Women Are Increasing Their Consumption and Drawing Attention
Women are becoming a much larger part of the consumer base across the board for alcoholic beverages. Today, they are responsible for 85 percent of alcohol purchases in the $12 to $15 range. They are also ordering more drinks at restaurants; in 2009, the number of alcoholic beverages ordered by women at restaurants rose nine percent, while men’s drink orders decreased by four percent in the same year.
Even when women aren’t directly consuming the alcohol, they are still making 65 to 70 percent of the purchasing decisions about alcohol consumed at home. The fact that women are the primary shoppers is no secret to advertisers in other product verticals; even ads for male-only products are often designed to subtly appeal to the women who will be purchasing them for their families. In increasing numbers, alcohol brands are realizing they need to speak to women more directly. It’s too much of a missed opportunity for them to continue passively engaging a major part of their consumer base.
How Are Male-Driven Alcohol Brands Responding?
Some of the legacy, male-driven dark spirits brands are making the most surprising leaps in terms of engaging women. This makes sense, given that women are expanding their hold on this particular market quickly. Today, 27.2 percent of scotch drinkers are female. In the 1990s, women made up only about 15 percent of whiskey drinkers; they now represent 37 percent of consumption in the US. Forty-five percent of Jim Beam drinkers are female.
What follows is a natural period of reevaluation for these companies. Many of these legacy brands have been catering mainly to men for a long time, so how can they address their changing consumer base without alienating the existing one? And with a history of drink-like-a-man culture, how can these brands secure their position with the women they have alienated? Here are some noteworthy campaigns the big brands have taken on:
- Johnnie Walker has created “Jane Walker”, a female version of their classic Striding Man logo. She represents the brand’s “commitment to progress”, and she will be featured on a special edition of their Black Label blend. One dollar from every bottle sold will go to charities that support gender equality, including Monumental Women and She Should Run.

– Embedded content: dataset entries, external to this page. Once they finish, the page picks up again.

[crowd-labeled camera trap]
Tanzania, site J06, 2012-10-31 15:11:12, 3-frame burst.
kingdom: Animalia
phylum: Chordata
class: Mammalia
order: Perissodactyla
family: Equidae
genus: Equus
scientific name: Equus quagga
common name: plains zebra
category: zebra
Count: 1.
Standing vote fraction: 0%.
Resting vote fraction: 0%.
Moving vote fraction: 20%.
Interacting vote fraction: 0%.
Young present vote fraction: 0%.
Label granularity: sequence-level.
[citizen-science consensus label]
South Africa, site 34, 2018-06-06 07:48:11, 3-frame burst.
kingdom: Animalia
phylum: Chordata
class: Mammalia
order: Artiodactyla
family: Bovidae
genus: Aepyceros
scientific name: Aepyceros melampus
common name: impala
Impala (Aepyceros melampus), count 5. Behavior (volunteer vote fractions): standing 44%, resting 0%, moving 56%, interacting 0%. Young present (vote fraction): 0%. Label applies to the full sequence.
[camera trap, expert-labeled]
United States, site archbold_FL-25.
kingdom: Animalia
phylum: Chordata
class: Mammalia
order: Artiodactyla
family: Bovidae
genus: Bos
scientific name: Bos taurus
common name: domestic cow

- Pendleton Whiskey has its Pendleton Posse, a group of tough, whiskey-drinking gals who “are always ready to ride, jump on a stage, head behind the chutes or get [their] jeans dirty”. Similar language has often been used by marketers to highlight the masculinity of male drinkers; Pendleton is using it to appeal to strong women instead.
- Beam Suntory, Inc., owner of Jim Beam, has made a few attempts to attract women across its product lines. They’ve dialed back on ESPN ad spending and expanded their advertising to more gender-neutral channels. Their spiced and honey tea bourbon varieties are an attempt to appeal to both men and women. For Sauza Tequila, which is also owned by Beam Suntory, Inc., the company hired Food Network star Marcela Valladolid to create cooking lessons that included winter margaritas and other cocktail ideas.
- In 2017, Anheuser-Busch InBev decided to speak exclusively to women with their Lime-a-Rita campaign, “Make it a Margarita Moment”, which featured a series of commercials about women having a good time together. That’s a marked change for this brand, which has traditionally targeted young men at sporting events.
- Even Jack Daniels is making an attempt to appeal to female drinkers, with their 2010 Spike the Cookies campaign that joked that women should put a little Jack in their Christmas cookies. Although this campaign wasn’t received as well as others, it still marks a shift in how the company is thinking about its consumer base.
Throughout the spirits industry, gender-inclusive marketing trends are just beginning to take off. It will be exciting to see how women (and men) react to alcohol marketing aimed specifically at women. For individual brands and suppliers, technology can help monitor the market, analyze changes in consumer preferences, and evaluate the success of new initiatives.